Griffith would like patients to have reports before she discusses cases with them, but not necessarily at the very instant the lab approves the test results. She would prefer EHR systems give physicians the choice of when to release results. "I'd like to give them the chance to call," she said. 

"I've been thinking more from the perspective of what I would do differently in terms of letting a patient know about how and when and where their results are going to be available. But most genetic tests are not ordered with a genetic counselor involved," Griffith continued. 

Griffith said that she often hears from clinicians that patients wouldn't understand genetic test results and that many lack basic health literacy. "But more and more labs really do try to write their reports in a way that's pretty accessible," she said. 

"I think there's definitely the possibility of a patient misinterpreting test results, just like people are concerned about them misunderstanding what's written in the medical chart. But we know that already happens with physicians," Griffith said. 

As a telehealth genetic counselor, Griffith wants patients to have the results in front of them when discussing their cases, but it would help to have that information more tightly integrated with patient and family medical histories, an area where some EHR systems fall short.   

"All of the EHRs … just don't really lend themselves toward having the family history front and center. Ideally, anytime someone is looking at test results, the family history information should be close by or easily accessible," Griffith said. 

One organization that started independently of OpenNotes and now shares every test result — including genomic reports — is Keck Medicine of the University of Southern California. 

Keck has been using a Cerner EHR since 2013 and started sharing test results when it turned on its patient portal a year later. The "full and immediate release of the lab catalog," including genetic tests, started in mid-2017, according to CMIO Gil Shlamovitz. 

The academic health system added physician notes — clinical notes, consult notes, operative reports, emergency department reports, and the like — as part of the OpenNotes program in October 2018. 

"We did not carve out genomics or genetics or sexually transmitted disease or cancer tumor markers, or anything like that since our patients were very clear in their [request for] access to everything that is theirs," Shlamovitz said. 

Each of Keck's three hospitals has its own patient and family advisory council, and there is a similar council for Keck Medicine's ambulatory services.  
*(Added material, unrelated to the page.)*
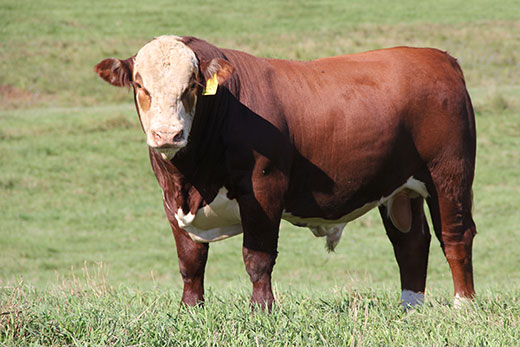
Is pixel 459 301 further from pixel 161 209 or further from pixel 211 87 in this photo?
pixel 161 209

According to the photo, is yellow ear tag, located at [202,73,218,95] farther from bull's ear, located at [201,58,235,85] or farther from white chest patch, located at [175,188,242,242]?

"All of these groups work together and our consumers communicate it to us very clearly that they would like full access and immediate access to their information," Shlamovitz said. "It became very clear to us that we would like to provide access to everything that we can technically provide access to and are legally permitted to provide access to."
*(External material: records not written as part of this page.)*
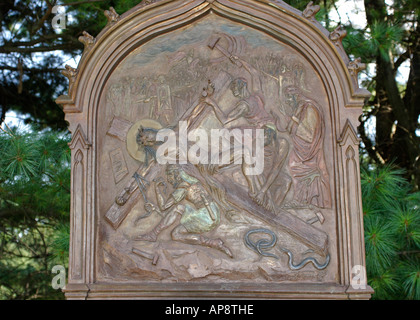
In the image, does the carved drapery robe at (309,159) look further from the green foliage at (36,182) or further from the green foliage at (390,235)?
the green foliage at (36,182)

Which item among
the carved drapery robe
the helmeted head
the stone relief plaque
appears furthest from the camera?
the helmeted head

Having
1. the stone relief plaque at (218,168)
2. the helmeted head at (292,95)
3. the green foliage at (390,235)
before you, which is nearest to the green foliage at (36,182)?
the stone relief plaque at (218,168)

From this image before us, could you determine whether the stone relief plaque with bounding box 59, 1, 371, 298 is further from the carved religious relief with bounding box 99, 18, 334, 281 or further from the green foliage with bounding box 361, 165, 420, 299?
the green foliage with bounding box 361, 165, 420, 299

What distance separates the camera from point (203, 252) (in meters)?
5.74

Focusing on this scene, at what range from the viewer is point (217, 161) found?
234 inches

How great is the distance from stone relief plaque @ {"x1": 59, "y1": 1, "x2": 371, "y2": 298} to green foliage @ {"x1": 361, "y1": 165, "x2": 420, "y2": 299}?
→ 33.6 inches

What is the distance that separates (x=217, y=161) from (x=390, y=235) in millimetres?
2000

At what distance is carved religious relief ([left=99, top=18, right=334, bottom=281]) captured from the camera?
5.73m

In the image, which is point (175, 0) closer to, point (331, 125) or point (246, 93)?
point (246, 93)

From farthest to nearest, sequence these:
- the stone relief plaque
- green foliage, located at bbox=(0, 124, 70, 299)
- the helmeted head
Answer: green foliage, located at bbox=(0, 124, 70, 299), the helmeted head, the stone relief plaque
Keck's USC Norris Comprehensive Cancer Center is one of the original five National Cancer Institute-designated centers, so it has a long history of performing genetic tests on oncology patients.  

Salmi said that at least half of the NCI-designated cancer centers and a similar share of the US News and World Report list of the top 50 cancer centers in the country share now clinical notes with patients. A recent addition is City of Hope National Medical Center, which launched its OpenNotes initiative in September, she said. 
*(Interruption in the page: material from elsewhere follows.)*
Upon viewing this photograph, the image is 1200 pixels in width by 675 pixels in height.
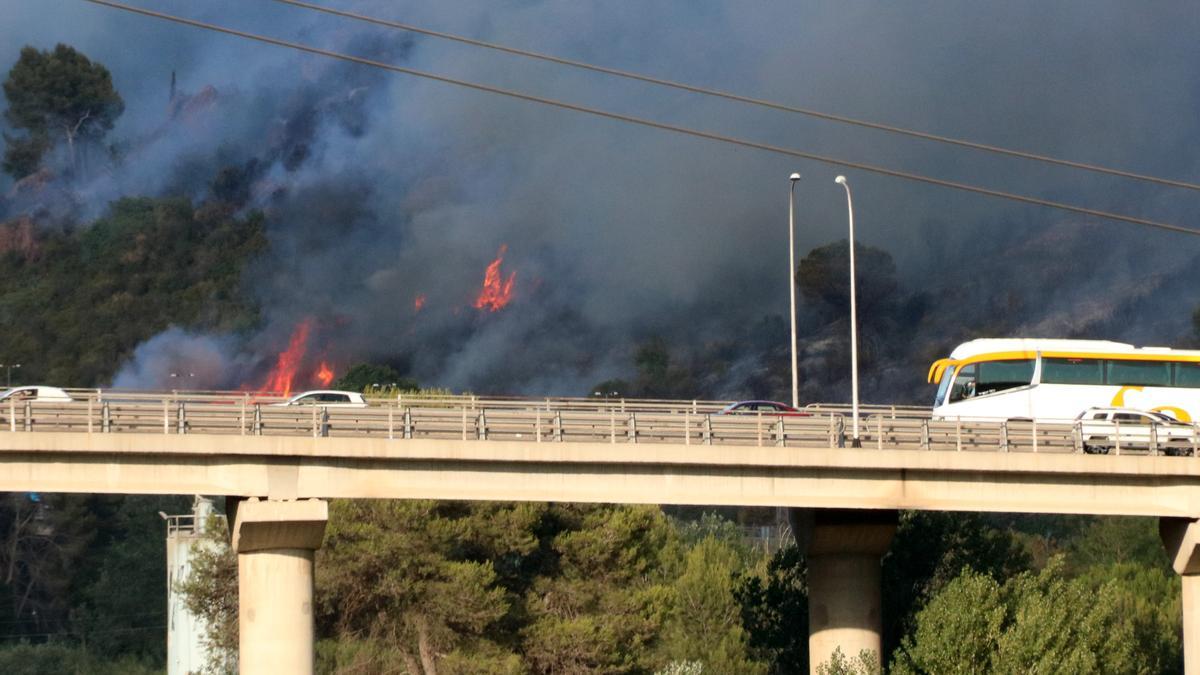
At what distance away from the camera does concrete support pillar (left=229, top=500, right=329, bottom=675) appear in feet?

Griffith said she is most worried about potential harm from the immediate release of genomic results"The patient should receive results in an environment where professional and emotional support are available to help them absorb information that potentially could be overwhelming," she said. 

It would be a bad idea to have a phone consultation about a positive test result with a patient who is driving, for example. "You're already not receiving that in a supportive environment, and you don't have a copy of the record," Griffith said. 

"Overall, I think it's still better for people to have easy access to that information."